Fakat günümüzde ABD’nin Avrupa’daki güvenlik çıkarlarına mesafeli yaklaşımı, Volt’un savunduğu stratejik özerklik fikrinin aslında bir lüks değil, bir zorunluluk olduğunu gözler önüne seriyor.

Trump yönetiminin Ukrayna’ya olan askeri desteği kesmesi ve Avrupa’nın bu boşluğu dolduracak yeterli askeri kapasiteye sahip olmaması, AB için büyük bir güvenlik açığı yaratmaktadır.

Avrupa liderleri, bağımsız bir savunma gücüne sahip olmanın sadece teorik bir tartışma olmadığını, aksine Avrupa’nın gelecekteki krizlere karşı daha dayanıklı hale gelmesi için somut adımlar atması gerektiğini fark etmek zorundadır.

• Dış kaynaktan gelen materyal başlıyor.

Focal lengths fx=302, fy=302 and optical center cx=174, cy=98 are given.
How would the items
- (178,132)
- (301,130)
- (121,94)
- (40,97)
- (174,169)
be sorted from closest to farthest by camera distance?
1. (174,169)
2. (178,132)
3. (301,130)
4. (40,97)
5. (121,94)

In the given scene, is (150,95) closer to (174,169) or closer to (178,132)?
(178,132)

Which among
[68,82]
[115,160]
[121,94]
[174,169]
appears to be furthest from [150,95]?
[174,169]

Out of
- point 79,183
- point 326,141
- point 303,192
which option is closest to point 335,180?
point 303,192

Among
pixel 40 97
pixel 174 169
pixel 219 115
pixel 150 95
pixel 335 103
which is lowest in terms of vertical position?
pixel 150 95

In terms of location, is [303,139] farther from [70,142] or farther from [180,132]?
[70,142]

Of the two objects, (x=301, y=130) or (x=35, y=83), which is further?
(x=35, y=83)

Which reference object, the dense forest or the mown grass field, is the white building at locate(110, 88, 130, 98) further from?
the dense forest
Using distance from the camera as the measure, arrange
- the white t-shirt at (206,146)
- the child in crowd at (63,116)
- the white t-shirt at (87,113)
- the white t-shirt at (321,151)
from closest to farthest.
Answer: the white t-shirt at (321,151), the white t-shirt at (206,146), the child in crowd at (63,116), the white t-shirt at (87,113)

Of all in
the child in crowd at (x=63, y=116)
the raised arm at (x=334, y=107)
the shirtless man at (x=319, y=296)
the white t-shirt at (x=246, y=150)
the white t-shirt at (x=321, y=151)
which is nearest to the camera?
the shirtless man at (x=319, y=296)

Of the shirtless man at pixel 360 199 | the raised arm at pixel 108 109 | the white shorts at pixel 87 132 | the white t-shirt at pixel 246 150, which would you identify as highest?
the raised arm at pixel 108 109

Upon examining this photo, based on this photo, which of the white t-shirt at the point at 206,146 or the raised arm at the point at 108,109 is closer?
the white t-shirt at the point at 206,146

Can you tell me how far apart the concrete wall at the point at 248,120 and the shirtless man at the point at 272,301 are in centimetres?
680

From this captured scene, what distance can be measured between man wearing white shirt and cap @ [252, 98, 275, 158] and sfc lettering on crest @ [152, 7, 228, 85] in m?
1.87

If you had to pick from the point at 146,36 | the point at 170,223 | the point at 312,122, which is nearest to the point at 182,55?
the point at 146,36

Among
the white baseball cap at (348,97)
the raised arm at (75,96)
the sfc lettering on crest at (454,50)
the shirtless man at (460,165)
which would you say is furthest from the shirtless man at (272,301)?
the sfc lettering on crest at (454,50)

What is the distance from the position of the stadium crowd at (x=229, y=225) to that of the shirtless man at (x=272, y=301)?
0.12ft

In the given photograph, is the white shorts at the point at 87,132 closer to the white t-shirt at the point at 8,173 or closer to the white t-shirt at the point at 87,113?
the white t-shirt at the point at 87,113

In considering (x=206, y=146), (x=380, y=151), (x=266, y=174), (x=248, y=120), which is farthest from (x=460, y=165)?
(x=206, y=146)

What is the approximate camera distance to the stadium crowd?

Geldiğimiz noktada, Volt’un vizyonu, 2020’lerin başında birçok kişi tarafından gereksiz bir siyasi idealizm olarak görülse de bugün AB’nin karşı karşıya olduğu jeopolitik gerçeklik nedeniyle yeniden değerlendirilmeye muhtaç hale gelmiştir.

Avrupa’nın savunma konusunda kendi kaderini eline alması artık bir seçenek değil bir zorunluluktur.